■ **Exercise tasks**:
1. Answer these questions from the rainbow crab thread:
(a) What size of tank does the poster plan to use for about the first twelve months?
(b) What substrate does the poster propose for later on?
(c) What room temperature range does the poster ask about?
2. Carry on the rainbow crab thread from the point where it ends.

■ **Extract**:
# Rainbow crab - advice & caresheet please



## Mrs Mental (May 5, 2009)

Well I've searched on here and haven't managed to come up with anything much. Could someone please point me in the right direction for a good caresheet for a Rainbow Crab? 

From what I have seen so far I have a few questions if anyone can help please:

Diet - do they eat veg, plants plus meat (including prawns fish etc) 

What sort of size do they grow to?

I was going to use an 18" tank for the first twelve months or so with the majority being water and some land based places and then use a 3ft tank (tisn't waterproof hence not using it initially) with a large water bowl - would this be okay?

Substrate playsand plus coir - is that ok for later on?

I have land hermits so would make the rainbow crabs habitat similiar - pots, slate for hiding etc and things to clamber and climb about on - anything I'm missing?

What sort of temperature should they be kept at? Is room temperature of 18-25 degrees okay?

Do I need to heat and pump the water? (Hubby will sort this cos I'm a little thick at this!)

Where can I buy one from and how are they packaged etc?

I'm presuming they dont need any UV or basking lights although I aren't 100% on the UV cos of them shedding - any advice please?

Thanks for any help : victory:


----------



## Colosseum (Aug 8, 2008)

■ **Information shown**:

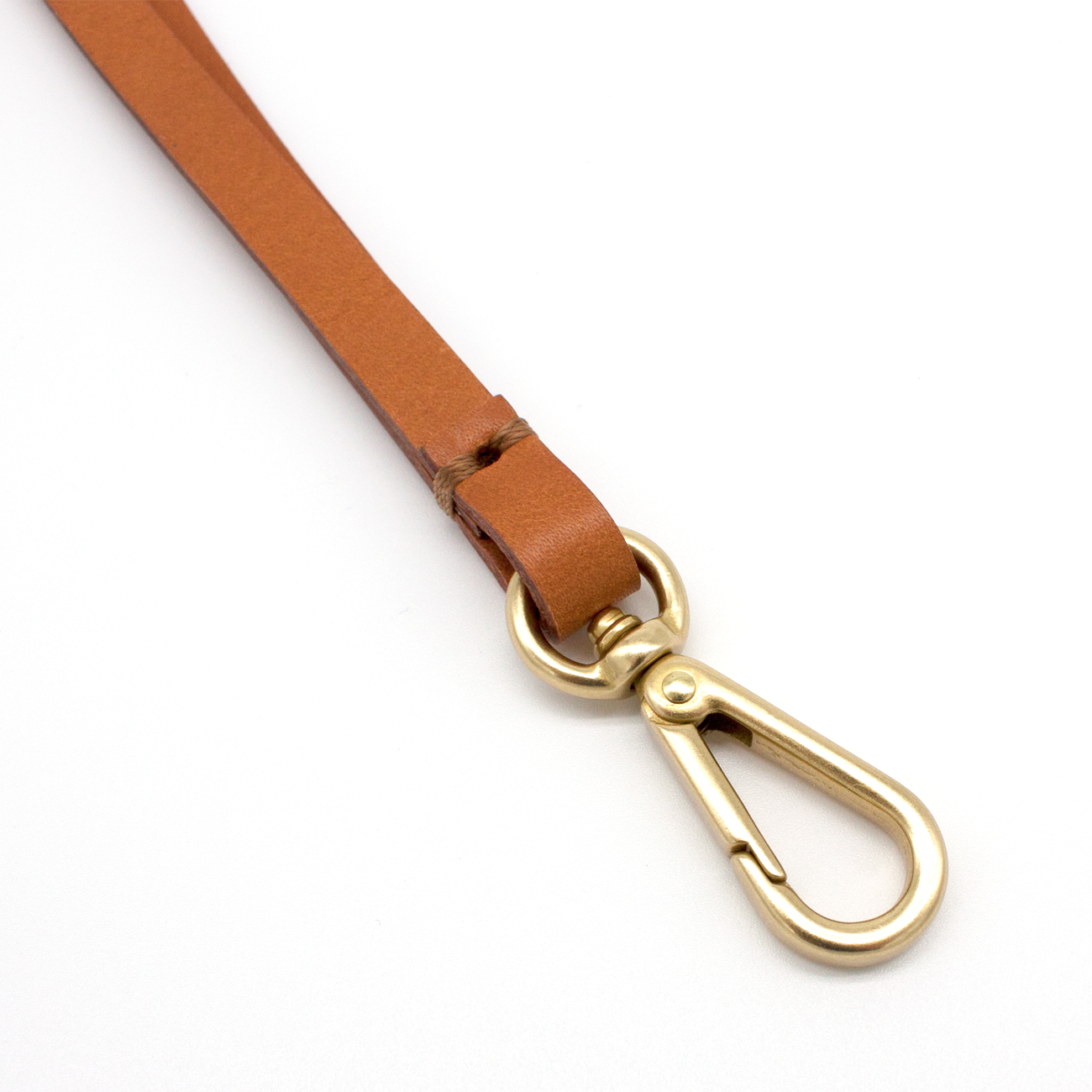 TUVA Lanyard | short | cognac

■ **Solved tasks**:
1.
(a) An 18" tank.
(b) Playsand plus coir.
(c) 18-25 degrees.

2.
Mrs Mental said:


> Well I've searched on here and haven't managed to come up with anything much. Could someone please point me in the right direction for a good caresheet for a Rainbow Crab?
> 
> From what I have seen so far I have a few questions if anyone can help please:
> 
> ...



1. Crabs are scavengers and will eat anything, I feed mine any veg, meat, seafood also Bloodworm, Algae wafers bit of the old Krill you get the picture

2. 5-6" leg span


3. Will be OK with the water bowl in its not ideal but will be fine for a temporary measure make sure to replace everyday, and if you live in a hard water area leave water in a separate bowl to rest overnight to free of any Chlorine.

4. Substrate yes fine


5. Nope plenty of hiding places vines etc good idea keep the Crab interested.


6. Room temperature is fine although I put them on heat in winter months.


7. Yes when you have the tank you want to use a pump, filter is a must if you do not do this the water will cloud and smell effectively the poor crab will be swimming round in its poop!

8. Pass at the moment on a place to buy, they come packaged in usually a cricket container padded out with spagham moss


9. No UV is need at all for these.

Hope this has been some help to you


----------



## Colosseum (Aug 8, 2008)

Will add to that make sure your setup is half land half water this is vitally important for the Crab, unfortunately these Crabs have been sold in the common pet shop with misleading information a lot say you need a Aquatic setup this is not the case they only need the water to wet the lungs otherwise they dry out. If kept in a full Aquatic set up with no option to come out onto land and breathe the Crab will slowly die as in effect your drowning them.


----------



## Mrs Mental (May 5, 2009)

:notworthy: thats great, thanks you very much.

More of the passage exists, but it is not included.